Decedent’s probated will named his spouse and seven acknowledged children as distributees. A claimant (Jordan) filed a notice of claim, asserting that she was the biological child of decedent out of wedlock. She requested that the court order DNA testing to compare her DNA with that of one of decedent’s seven acknowledged children. Among other submissions, Jordan’s mother submitted an affidavit testifying to an affair with the decedent resulting in Jordan’s birth. The executors and most of decedent’s acknowledged children objected to Jordan’s request, arguing that (i) New York EPTL 4-1.2, which provides for genetic testing in certain situations, applies to intestate cases only, (ii) DNA testing would be an invasion of their privacy, and (iii) even if decedent’s biological child, Jordan would have no rights under the will.

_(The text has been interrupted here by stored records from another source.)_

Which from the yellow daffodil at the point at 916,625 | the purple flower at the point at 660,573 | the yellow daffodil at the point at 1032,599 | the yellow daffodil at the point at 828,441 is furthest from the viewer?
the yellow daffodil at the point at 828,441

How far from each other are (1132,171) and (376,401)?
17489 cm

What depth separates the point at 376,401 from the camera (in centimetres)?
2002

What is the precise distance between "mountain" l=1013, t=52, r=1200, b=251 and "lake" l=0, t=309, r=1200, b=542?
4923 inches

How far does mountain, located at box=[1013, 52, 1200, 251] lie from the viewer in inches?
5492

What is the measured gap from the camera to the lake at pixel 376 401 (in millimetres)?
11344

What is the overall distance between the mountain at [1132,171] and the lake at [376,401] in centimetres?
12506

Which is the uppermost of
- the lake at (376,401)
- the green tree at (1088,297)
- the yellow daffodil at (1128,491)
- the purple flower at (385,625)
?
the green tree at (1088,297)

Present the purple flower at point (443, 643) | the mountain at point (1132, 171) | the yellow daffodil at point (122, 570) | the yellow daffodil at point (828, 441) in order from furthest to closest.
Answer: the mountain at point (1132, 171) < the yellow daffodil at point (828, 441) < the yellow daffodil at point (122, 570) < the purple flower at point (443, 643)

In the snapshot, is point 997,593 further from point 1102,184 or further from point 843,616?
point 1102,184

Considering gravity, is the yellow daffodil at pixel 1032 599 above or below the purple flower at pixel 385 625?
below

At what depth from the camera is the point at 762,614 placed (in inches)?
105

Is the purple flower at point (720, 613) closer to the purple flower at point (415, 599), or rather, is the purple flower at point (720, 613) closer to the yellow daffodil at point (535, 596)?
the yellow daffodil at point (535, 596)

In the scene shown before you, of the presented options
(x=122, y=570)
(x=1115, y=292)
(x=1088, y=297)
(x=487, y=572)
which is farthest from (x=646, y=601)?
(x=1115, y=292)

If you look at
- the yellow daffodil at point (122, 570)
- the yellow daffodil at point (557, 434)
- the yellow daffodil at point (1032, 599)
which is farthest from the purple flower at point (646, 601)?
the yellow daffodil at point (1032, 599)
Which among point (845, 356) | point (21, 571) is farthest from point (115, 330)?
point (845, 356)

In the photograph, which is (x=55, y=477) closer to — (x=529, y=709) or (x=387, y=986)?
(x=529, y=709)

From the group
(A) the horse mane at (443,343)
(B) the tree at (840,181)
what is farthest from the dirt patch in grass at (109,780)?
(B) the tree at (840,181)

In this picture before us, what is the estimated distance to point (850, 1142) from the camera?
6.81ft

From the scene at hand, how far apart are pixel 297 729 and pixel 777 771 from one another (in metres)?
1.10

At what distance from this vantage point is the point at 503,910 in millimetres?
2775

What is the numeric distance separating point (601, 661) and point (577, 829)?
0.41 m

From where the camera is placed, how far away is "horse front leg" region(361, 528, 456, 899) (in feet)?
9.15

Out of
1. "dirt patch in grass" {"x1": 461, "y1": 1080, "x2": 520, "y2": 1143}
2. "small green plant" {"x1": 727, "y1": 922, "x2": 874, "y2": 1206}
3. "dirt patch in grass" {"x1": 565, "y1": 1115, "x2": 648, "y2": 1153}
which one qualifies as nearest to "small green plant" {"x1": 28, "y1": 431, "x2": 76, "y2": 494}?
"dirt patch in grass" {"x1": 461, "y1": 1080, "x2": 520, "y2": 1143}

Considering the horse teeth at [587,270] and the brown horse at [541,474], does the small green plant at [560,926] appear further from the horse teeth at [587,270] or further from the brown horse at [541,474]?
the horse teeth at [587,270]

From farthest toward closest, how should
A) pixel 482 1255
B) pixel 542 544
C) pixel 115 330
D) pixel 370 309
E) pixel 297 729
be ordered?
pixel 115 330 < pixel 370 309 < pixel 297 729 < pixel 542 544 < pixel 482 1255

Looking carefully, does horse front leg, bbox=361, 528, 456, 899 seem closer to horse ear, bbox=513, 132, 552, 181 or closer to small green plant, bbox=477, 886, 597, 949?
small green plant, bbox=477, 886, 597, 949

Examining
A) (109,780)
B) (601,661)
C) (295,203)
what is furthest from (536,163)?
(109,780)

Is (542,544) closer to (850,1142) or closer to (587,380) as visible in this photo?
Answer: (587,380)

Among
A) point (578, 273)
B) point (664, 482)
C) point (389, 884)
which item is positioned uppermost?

The court ruled in Jordan’s favor, noting that EPTL 4-1.2 can apply, under other sections of the EPTL, in cases where there is a will, for example where a will refers generally to “children” or “descendants.” Further noting that DNA testing “has advanced to the point that it can determine paternity to a 99-100% scientifically acceptable certainty,” and can be done in a non-invasive manner, the court concluded that “any such privacy rights as have been asserted here are outweighed by Jordan’s interests in determining conclusively whether decedent was her biological father.” Whether Jordan might succeed on the merits if found to be decedent’s biological child was deemed “a matter for another day.” The court ordered a conference to “work out the details of how such [DNA] testing should be done.”
The Takeaway: DNA testing has become sufficiently commonplace and reliable that, if paternity is an issue in a trust or estate case, one should not expect to succeed in opposing it, absent reasons more compelling than those offered in McGuire.